Marian Zulean is currently Professor in the Faculty of Administration and Business of the University of Bucharest. He teaches courses relating to public policy, national security policy, and military sociology. He has a masters degree in Public and International Affairs (MPIA) from the University of Pittsburgh and a doctorate in Sociology from the University of Bucharest, and he carried out postdoctoral work as a Fulbright Fellow in the Department of Sociology of the University of Maryland. His area of expertise includes the analysis of public policies, international security, and civil–military relations. He is the author of numerous articles about the reform of the national defence and strategic security sectors in the transition to democracy, published in specialised journals and in international collective volumes, and of the books Strategiile de securitate națională (The strategies of national security)(Ed. Tritonic, 2015); Militarul și societatea la începutul mileniului al III-lea (The soldier and society at the start of the third millennium) (Ed. Militară, 2008); and Politica de securitate naţională: Concepte, instituții, procese (National security policy: Concepts, institutions, processes)(Ed. Polirom, 2007)
Marian Zulean worked with Zbigniew Brzezinski as an intern as part of the US–Romania Action Commission in 1999, and was a Brzezinski Scholar in 2004. In the period 2001–2008, he served as an expert in the International Relations and National Security Department of the Romanian Presidential Administration. He is an officer in reserve, specialised in reconnaissance. Apart from his strictly professional concerns, Marian Zulean continues to have a passionate interest in the history of communism and the history of political ideas, just as he had when he began to gather the publications in his collection.

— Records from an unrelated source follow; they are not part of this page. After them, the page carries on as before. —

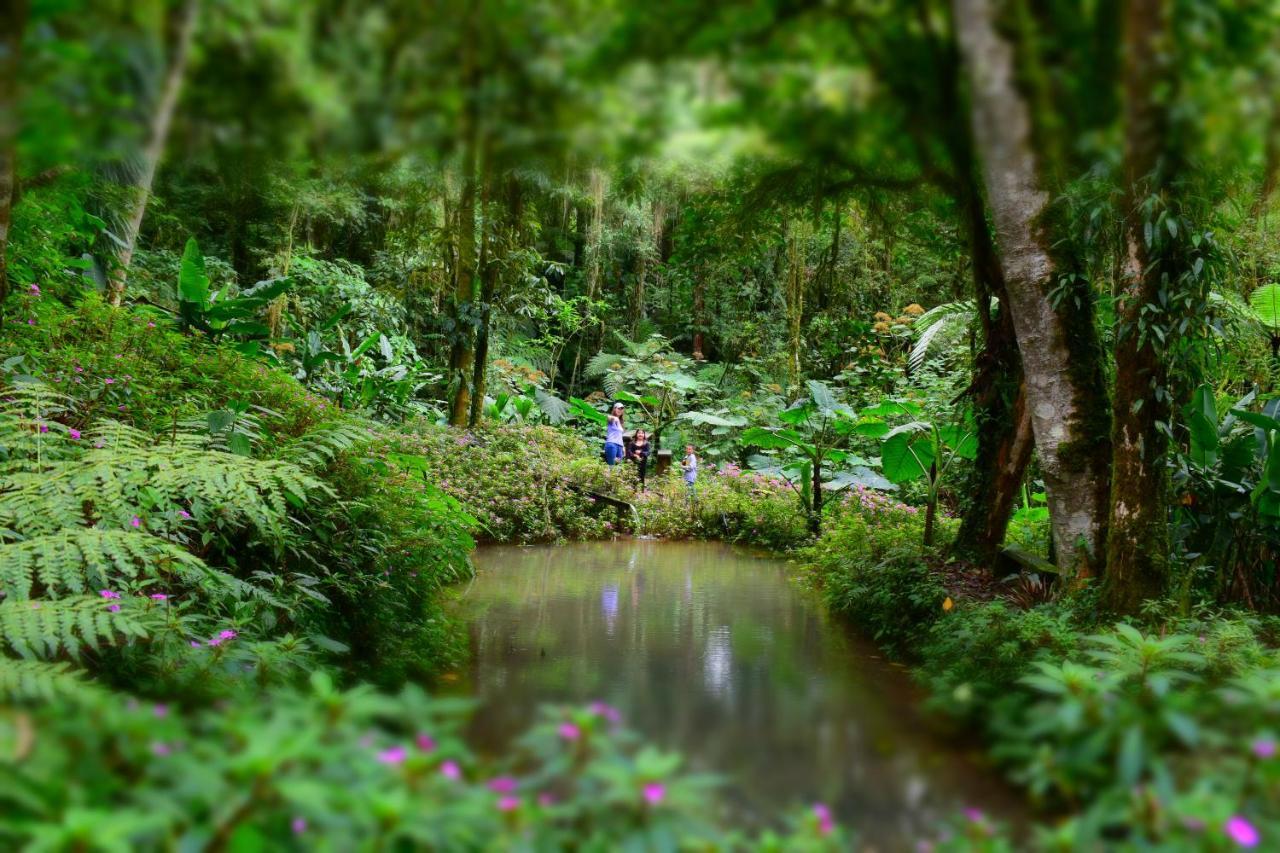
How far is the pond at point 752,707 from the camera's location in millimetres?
957

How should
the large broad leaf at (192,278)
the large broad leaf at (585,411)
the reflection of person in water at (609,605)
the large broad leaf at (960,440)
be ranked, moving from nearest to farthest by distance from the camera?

As for what the communist regime meant for him, he confesses: “I never believed strongly in communism. In fact I had several affective sources of non-alignment to what communism in Romania actually was. My family was considerably penalised by communism. My father’s parents were sanctioned by the communists, as my grandfather was an Orthodox priest. At one point, even their books were burned. On my mother’s side, it was the same story: her father, my maternal grandfather, spent a year under political arrest. And my mother was put out of high school, precisely for that reason. Later, my maternal grandfather was released, and told he had been arrested by mistake. But my mother had already been put out of high school… So I had, for reasons of biography, plenty of grounds to be prudent with regard to communism. Against that background came the magazines – with a different type of discourse to the official one – just when I was opening my eyes to the world, in my adolescence.”